Tillerson, ziyaretleri esnasında Kuveyt ve Katarlı mevkidaşlarıyla karşılıklı görüş alışverişinde bulunduklarını dile getirerek, ABD'nin görevinin Kuveyt'in ara buluculuğunu desteklemek olduğuna dikkati çekti.
Katar Dışişleri Bakanı Abdurrahman da görüşme sırasında birtakım konularda anlaşmaya varıldığını, görüşmenin ana maddesinin ise terörizmin finansmanının önlenmesine yönelik mutabakat zaptının imzalanması olduğunu vurguladı.
'BU İLERİYE DOĞRU ATILAN UMUT VERİCİ BİR ADIM'
Anlaşmayı 'İleriye doğru atılan umut verici bir adım' olarak niteleyen Hammond, "Katar ve ABD, terörle savaşını güçlendirmesi ve terörü destekleme meselelerini aktif biçimde ele alması konusunda Katar'ın gelecekte ortaya koyabileceği çabaları belirleyen bir anlayış mutabakatı imzaladı" dedi.

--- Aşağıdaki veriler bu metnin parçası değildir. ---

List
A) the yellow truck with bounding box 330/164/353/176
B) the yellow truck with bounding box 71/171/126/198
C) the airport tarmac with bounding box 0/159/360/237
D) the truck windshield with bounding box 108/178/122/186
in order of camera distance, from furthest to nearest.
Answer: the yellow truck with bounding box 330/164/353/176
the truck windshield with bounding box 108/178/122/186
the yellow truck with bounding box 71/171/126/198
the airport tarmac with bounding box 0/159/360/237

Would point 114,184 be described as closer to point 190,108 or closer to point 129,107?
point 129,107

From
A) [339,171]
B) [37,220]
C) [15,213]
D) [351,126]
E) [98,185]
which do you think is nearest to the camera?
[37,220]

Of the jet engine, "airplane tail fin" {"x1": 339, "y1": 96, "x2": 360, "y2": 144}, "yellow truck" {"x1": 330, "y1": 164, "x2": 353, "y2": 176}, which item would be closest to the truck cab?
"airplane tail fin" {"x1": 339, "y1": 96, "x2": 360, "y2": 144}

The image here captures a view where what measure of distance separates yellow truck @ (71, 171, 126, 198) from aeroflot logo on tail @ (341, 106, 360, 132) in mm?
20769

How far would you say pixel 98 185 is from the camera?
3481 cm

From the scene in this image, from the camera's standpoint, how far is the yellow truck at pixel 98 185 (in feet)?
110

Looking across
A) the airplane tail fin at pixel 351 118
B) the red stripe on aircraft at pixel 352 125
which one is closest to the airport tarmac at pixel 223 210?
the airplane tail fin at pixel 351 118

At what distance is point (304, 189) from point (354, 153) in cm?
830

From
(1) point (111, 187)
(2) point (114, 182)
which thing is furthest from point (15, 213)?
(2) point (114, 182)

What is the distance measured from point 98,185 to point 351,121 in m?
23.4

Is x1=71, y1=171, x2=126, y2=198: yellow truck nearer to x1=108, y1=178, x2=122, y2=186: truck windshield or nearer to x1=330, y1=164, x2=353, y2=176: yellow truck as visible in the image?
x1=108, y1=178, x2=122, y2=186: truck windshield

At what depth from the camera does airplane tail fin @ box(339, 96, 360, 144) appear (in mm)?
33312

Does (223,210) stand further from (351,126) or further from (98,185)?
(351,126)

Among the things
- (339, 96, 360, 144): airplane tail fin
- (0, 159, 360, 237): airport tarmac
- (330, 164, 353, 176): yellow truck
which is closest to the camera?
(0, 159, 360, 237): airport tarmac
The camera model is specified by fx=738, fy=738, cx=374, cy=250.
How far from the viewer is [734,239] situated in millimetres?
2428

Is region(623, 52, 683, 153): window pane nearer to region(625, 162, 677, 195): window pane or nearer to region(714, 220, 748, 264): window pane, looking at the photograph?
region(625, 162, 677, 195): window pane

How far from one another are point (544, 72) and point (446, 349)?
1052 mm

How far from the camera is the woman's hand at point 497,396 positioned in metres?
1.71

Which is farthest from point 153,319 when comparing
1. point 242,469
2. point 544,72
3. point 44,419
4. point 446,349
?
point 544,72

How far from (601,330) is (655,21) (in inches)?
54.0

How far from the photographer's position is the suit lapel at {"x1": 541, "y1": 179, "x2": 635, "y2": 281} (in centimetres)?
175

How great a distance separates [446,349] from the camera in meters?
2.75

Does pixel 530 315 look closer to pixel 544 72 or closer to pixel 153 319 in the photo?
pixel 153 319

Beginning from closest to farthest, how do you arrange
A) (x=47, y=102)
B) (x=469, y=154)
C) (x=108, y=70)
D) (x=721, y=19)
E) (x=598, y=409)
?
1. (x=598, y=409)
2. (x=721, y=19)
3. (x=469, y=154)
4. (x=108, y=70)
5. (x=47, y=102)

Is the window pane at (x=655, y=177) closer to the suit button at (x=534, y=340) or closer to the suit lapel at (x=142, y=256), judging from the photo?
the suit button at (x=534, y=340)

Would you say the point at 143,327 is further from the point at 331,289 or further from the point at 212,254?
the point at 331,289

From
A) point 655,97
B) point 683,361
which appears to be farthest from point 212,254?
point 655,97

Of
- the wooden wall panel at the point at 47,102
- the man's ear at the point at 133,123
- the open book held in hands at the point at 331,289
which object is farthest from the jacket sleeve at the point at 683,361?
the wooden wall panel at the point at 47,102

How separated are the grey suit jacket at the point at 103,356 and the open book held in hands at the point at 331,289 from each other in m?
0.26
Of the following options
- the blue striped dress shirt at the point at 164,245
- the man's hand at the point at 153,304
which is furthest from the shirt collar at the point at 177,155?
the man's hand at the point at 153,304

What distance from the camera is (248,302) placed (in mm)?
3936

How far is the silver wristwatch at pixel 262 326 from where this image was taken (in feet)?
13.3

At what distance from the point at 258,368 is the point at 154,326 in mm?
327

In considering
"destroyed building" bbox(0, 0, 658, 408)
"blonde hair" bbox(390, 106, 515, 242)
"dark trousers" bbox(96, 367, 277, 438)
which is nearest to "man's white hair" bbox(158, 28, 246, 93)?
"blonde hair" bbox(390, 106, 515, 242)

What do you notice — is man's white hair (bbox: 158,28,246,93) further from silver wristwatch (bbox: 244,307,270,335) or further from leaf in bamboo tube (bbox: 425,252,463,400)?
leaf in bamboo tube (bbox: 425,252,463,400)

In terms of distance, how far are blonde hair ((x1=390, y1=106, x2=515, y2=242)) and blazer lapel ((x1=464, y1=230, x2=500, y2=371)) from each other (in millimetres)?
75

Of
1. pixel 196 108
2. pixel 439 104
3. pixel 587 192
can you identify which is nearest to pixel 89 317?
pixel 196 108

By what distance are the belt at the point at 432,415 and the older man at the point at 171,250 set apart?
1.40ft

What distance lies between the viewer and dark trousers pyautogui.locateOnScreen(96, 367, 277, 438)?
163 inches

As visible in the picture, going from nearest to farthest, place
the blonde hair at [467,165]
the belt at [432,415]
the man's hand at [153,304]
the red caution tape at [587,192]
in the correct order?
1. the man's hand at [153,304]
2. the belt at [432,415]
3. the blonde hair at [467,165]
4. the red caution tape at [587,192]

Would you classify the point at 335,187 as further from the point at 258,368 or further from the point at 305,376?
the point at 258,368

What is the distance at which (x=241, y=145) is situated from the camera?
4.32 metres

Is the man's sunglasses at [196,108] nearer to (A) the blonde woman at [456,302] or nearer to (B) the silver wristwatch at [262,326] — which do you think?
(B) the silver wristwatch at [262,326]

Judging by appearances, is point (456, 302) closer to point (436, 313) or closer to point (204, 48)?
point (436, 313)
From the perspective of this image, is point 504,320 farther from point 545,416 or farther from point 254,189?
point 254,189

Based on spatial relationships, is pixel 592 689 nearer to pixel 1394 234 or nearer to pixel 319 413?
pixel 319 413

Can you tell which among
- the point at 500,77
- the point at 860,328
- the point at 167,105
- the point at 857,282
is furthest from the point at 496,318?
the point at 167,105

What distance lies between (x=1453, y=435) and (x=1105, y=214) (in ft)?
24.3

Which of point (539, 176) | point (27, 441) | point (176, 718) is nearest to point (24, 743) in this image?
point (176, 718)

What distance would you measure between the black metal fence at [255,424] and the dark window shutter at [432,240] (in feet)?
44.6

'RİYAD ANLAŞMASI'NIN SIZDIRILMA AMACI KUVEYT'İN ARABULUCULUĞUNUN ÖNEMİNİ AZALTMAK'
Katar Dışişleri Bakanı Abdurrahman, 2013'te Katar ile diğer Körfez İşbirliği Konseyi (KİK) üye ülkeleri arasında imzalanan Riyad Anlaşması ve 2014'te imzalanan tamamlayıcı anlaşma ile uygulama mekanizmasına ait belgelerin basına sızdırılması hakkında ise "Belgelerin basına sızdırılma amacı Kuveyt'in arabuluculuğunun önemini azaltmak ve Tillerson'ın ziyaretini etkilemek. Belgelerin sızdırılması, ilgili ülkelerin çalışma prensiplerini ve anlaşmalara saygı duymadıklarını gösteriyor" açıklamasını yaptı.